WORK TO BE COMPLETED:
Reproduce the entries shown below only from the line with "Private Room ||" down to the line with "2014 Freightliner Cascadia", keeping both end lines and copying each one exactly.

GIVEN DATA:
▼

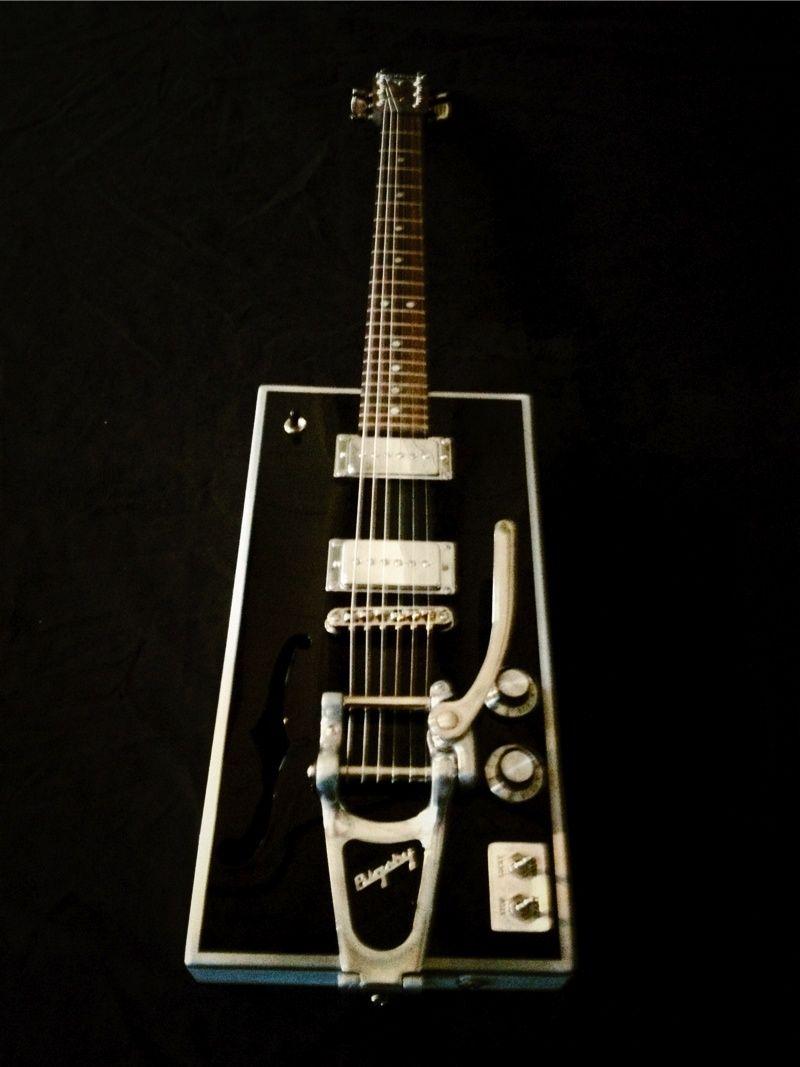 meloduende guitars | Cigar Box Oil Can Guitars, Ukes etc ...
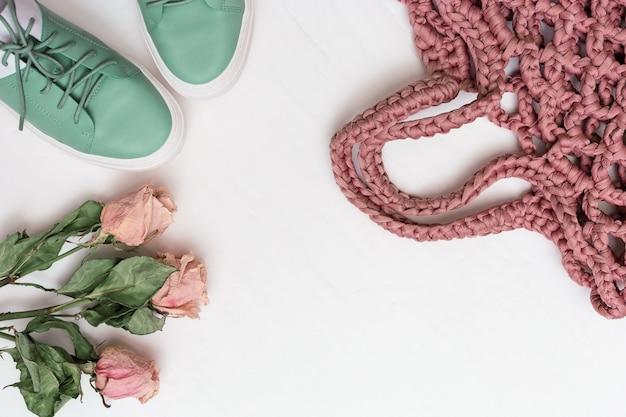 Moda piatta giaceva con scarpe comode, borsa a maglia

▲
▼

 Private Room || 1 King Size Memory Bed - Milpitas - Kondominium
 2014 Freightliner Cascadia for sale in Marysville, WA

▲

OUTPUT OF THE TASK:
 Private Room || 1 King Size Memory Bed - Milpitas - Kondominium
 2014 Freightliner Cascadia for sale in Marysville, WA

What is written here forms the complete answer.